PSFE stock hovers around $8 territory, trading almost half its 52-week high of $15.65 in late March. It is down 46% YTD. Shares trade around 40x forward earnings and 4x sales.

Vale (VALE)

52-week range: $10.38 — $23.18
Dividend Yield: 9.58%

Rio De Janeiro, Brazil-based Vale is the world’s largest producer of iron ore and vital raw materials for steelmaking. The bulk materials division, mainly iron ore and iron ore pellets, accounts for most of its earnings, but Vale is also the world’s second largest nickel producer.

Vale released Q2 results in late July. Net operating revenue jumped 122% YOY to $16.7 billion. Net income skyrocketed to $7.6 billion, or $1.49 per diluted share, up from $995 million, or 19 cents per diluted share, in the prior-year quarter. Free cash flow for the period stood at $6.5 billion. Cash and equivalents ended the quarter at $13.7 billion.

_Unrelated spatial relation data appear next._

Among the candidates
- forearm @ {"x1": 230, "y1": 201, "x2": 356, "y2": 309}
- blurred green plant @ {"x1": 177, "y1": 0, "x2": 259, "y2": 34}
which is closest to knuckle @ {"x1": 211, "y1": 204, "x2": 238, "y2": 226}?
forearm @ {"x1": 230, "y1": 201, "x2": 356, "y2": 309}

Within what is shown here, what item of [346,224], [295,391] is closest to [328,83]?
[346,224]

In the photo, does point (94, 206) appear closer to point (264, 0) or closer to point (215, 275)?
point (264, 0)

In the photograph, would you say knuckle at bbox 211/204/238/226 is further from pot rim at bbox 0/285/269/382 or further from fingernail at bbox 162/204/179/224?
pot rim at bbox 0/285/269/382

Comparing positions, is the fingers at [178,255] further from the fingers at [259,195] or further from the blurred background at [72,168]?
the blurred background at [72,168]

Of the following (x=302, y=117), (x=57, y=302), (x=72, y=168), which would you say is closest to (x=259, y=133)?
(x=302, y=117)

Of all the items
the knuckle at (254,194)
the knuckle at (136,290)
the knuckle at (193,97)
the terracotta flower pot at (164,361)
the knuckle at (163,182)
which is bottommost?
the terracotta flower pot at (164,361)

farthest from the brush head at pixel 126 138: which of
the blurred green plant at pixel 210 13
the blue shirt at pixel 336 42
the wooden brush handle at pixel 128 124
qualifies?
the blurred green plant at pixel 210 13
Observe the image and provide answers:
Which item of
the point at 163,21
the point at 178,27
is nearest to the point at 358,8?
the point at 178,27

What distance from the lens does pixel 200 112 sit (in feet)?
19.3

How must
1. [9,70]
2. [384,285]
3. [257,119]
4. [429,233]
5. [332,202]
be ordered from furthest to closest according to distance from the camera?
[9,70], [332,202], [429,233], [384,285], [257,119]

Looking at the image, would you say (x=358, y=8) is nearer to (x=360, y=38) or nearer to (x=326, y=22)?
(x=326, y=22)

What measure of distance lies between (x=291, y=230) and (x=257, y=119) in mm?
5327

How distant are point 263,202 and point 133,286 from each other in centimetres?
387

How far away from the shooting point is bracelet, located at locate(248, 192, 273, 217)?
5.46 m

On the metrics, CEO Eduardo Bartolomeo cited, “As we proceed with the resumption of our iron ore capacity, we also eliminated six upstream dams and advanced consistently on our ESG agenda.”

Iron ore prices have recently declined as China lifted trade barriers for the steel industry. As a result, VALE stock has come under pressure. However, analysts expect the demand for iron ore to keep going up in the long run. The transition to electric vehicles (EVs) is another significant tailwind, lifting the demand for iron ore as well as other commodities such as nickel.

VALE shares hover slightly above $13, trading 40% lower than the 52-week high in June. They are down 19% YTD. The stock also supports a generous dividend yield of 9.6%. VALE shares look like a bargain, trading at just 3.8x forward earnings and 1.3x sales.

Zynga (ZNGA)

52-week range: $7.14 — $12.32

San Francisco, California-based Zynga is a mobile video game developer that generates revenue via mobile game downloads, advertising services, and in-game sales of virtual goods. Zynga announced Q2 results in early August.

Revenue increased 59% YOY to $720 million. Net income came in at $28 million, or 2 cents per diluted share, compared to a net loss of $150 million, or 16 cents loss per diluted share, in the prior-year period. Cash and equivalents ended the quarter at $1.5 billion.

CEO Frank Gibeau cited, “We delivered strong Q2 results ahead of guidance, including our best-ever Q2 revenue of $720 million, up 59% year-over-year, and record Q2 bookings of $712 million, an increase of 37% year-over-year.”

The global mobile gaming market is expected to increase at a compound annual growth rate (CAGR) of 11.5% over 2020-2027. Zynga recently purchased Chartboost, a leading advertising platform with 700 million monthly users. It also announced the acquisition of StarLark, a mobile game developer from China. These acquisitions should significantly contribute to Zynga’s top-line growth in the near term.

ZNGA stock hit a 52-week low of $7.14 in October. It currently hovers around $7.5, down 25% YTD. ZNGA stock trades at 27x forward earnings and 3.3x sales. Interested readers could find value around these levels.